To put that in perspective, the average Internet speed In Monaco (which has the fastest internet in the world as of 2023) it is 262 Mbps. That’s just 0.0000146% of the speeds achieved by the Danish-Swedish team; The global average is even lower than that, at just 69.14 Mbps.
If you are lucky enough to work NASAyou can take advantage of the space agency’s shadow network ‘ESnet’, which can reach speeds of up to 91,000 megabits per second – still a fraction of the speed that frequency comb can achieve over less than one square millimeter of optical cable.
Analysis: This is really impressive, but don’t get too excited
Now, petabyte internet speeds have been achieved in the past; As mentioned before new world (Opens in a new tab), The previous optical data transmission record was actually 10.66 petabits per second, but this requires a lot of bulky equipment. This new solution is much more compact, but more importantly, it is scalable.
What this means is that the technology can be practically reduced to the size of a matchbox, and should theoretically be able to achieve exponentially higher speeds once the hardware is perfected.
Asbjørn Arvad Jørgensen, one of the researchers, claimed that “our calculations show that – using a single chip made by Chalmers University of Technology, and a single laser – we will be able to transmit up to 100 Pbit/s”. Let this sink in for a minute.
faster than speed
100 petabits per second is a pretty ridiculous internet speed. We mean silly; We did some math on this to prove it. Red Dead Redemption 2 is one of the most popular games on Steam right now, and it’s also one of the largest, with a whopping 120GB file.
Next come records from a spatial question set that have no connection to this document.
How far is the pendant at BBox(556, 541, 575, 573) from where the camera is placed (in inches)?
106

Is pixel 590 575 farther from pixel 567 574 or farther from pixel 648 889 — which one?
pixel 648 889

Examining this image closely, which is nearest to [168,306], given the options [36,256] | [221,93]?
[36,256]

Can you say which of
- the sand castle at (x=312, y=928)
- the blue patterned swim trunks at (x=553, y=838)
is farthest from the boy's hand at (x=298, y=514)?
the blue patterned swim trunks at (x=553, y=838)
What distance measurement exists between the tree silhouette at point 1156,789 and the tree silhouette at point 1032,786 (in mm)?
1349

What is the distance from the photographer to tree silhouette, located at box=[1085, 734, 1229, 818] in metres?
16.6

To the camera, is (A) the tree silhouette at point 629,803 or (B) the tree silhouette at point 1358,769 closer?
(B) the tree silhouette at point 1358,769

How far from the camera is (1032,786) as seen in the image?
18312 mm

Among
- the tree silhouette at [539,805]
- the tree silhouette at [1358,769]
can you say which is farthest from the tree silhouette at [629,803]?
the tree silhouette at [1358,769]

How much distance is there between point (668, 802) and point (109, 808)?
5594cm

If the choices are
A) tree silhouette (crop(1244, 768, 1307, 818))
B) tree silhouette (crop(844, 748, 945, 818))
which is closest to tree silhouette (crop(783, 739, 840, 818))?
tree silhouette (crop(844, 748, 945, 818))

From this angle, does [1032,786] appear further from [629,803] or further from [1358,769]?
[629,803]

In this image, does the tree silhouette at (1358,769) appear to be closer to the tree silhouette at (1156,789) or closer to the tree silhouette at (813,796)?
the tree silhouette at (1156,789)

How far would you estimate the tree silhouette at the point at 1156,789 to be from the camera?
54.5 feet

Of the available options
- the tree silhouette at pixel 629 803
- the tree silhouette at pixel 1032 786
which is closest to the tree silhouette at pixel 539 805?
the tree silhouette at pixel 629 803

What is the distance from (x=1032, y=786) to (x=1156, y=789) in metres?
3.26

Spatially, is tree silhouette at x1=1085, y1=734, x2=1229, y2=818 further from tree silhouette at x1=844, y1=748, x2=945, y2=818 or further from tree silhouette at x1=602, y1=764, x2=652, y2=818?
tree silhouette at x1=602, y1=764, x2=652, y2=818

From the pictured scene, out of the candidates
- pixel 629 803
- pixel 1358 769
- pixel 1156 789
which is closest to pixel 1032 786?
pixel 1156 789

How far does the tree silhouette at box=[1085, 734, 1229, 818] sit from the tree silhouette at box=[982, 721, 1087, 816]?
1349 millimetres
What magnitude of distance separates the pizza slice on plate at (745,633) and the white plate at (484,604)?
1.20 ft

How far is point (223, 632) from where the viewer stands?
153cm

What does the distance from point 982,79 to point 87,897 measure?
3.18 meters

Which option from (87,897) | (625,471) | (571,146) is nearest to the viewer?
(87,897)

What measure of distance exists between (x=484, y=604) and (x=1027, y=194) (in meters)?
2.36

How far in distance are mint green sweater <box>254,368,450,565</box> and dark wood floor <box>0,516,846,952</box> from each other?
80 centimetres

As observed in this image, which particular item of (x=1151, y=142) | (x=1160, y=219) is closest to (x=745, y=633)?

With an internet connection of 100 bits/sec, you can download the entire game in about 9,600 nanoseconds; Less than a millisecond, only 0.0000096 seconds. it’s a Wild This writer lives in a fairly remote rural area without fiber coverage where it would take most of an afternoon to download a game like RDR2. Just the visualization of those kinds of internet speeds sends us into fits of euphoria.
Of course, we won’t have a 1,000-bit/s internet anytime soon. Aside from anything else, your practical internet speed—that is, how fast you can download things—will always be limited by the speed of your computer’s drive; If you’re still rocking an old hard drive, you can’t expect transfer speeds over 200MB/s. Even the fastest drives now (PCIe 5.0 NVMe SSDs) hit around 13,000MB/s.
This is an obstacle that will take a long time to get over, but it is not the only problem. Although Jørgensen and his team claim the technology is scalable and implementable, it also requires a degree of large-scale infrastructure development that simply isn’t happening fast enough. If so, we all have NASA Internet now.